皇紀2588年(1928年) 6月19日 満州 奉天


 犯人は現場に戻る。


 これはミステリーの基本である。いや、現実世界での事件の多くはそうであるからこそ、王道としてパターン化されているわけだ。


 大陸の乾いた風が吹きさす脱線転覆現場に現場検証と遺体捜索のために奉天軍閥の兵たちが総出で作業をしている。


 多くの死傷者は事件当日に運び出され市内の病院や瀋陽城に送られている。無論、死亡した張作霖もである。
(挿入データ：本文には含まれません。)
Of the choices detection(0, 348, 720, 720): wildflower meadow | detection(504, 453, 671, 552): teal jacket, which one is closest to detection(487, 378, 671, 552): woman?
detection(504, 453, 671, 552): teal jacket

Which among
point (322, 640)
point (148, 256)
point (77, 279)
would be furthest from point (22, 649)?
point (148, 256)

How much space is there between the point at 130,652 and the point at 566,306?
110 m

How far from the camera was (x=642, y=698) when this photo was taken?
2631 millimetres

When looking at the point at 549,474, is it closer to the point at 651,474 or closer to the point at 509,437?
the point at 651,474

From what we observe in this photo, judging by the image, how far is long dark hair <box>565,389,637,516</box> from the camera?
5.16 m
 そこに欧米人風の男たちがカメラや手帳を持ち込み、そこかしこで写真を撮っている。


 焼け爛れた車両、脱線の影響で破損したレール、大爆発を起こして原型をとどめていない機関車、転覆しているが大きな損傷のない張が乗っていた車両、現場付近の風景など……。


「思ったよりも被害が少ないな」


「あぁ、どうやらしくじったようだ」


「まさか機関車を破壊するとは……やはり使えんな……」


 彼らは現地では馴染みのない言語、エスペラント語を用いて会話しているため奉天軍閥の者たちには全く理解出来なかった。
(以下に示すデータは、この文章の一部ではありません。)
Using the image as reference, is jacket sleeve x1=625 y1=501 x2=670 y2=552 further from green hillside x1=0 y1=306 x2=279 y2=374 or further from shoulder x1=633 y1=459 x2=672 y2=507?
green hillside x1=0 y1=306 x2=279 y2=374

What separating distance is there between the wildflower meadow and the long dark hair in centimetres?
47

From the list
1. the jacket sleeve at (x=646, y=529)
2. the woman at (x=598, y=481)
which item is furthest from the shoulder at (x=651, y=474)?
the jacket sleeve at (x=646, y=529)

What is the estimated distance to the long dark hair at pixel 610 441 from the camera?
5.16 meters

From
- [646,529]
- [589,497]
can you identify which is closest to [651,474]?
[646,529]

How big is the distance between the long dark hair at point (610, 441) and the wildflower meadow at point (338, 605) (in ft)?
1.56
 彼らの腕には腕章があり、報道関係者であると示されている。


「軍用列車が何者かによって攻撃された……それだけしか情報が出てこない……肝心のチャンは生きているのか死んでいるのか、タナカはどうなんだ……」


「事前に情報が漏れていたのではあるまいな?」


 彼らがエスペラント語でヒソヒソと会話していたのが不審に思えたらしく奉天軍閥の兵士が近づいてくる。


「お前たち、報道のモノだから大目に見ているが、あまり怪しい行動をするとしょっ引くぞ……まぁ、なんだ、見逃すにしても……な?」


 兵士はそう言うと賄賂を渡すように促す。


「それでは……これで……」


「1、2、3……もう少し何とかならんか?」


「では、ミスター・チャンは無事か教えていただきたい」


 男はそう言うとさらに5枚ほどドル札を渡してニコリと笑う。


「閣下は奉天で指揮を取っておられる……お前たちも程々にしないと俺みたいに見逃してくれるとは限らんぞ……早々に立ち去れ」


 兵士はそう言うとまた歩哨に戻っていった。


「……無事だと……」


「だが、チャンらしき人物を狙撃したと報告はあったが……所詮は阿片中毒のゴミどもだな……使えん」


「引き上げるぞ……ここで得られる情報はもうなさそうだ」


 報道風の一団は奉天市内へと引き上げていった。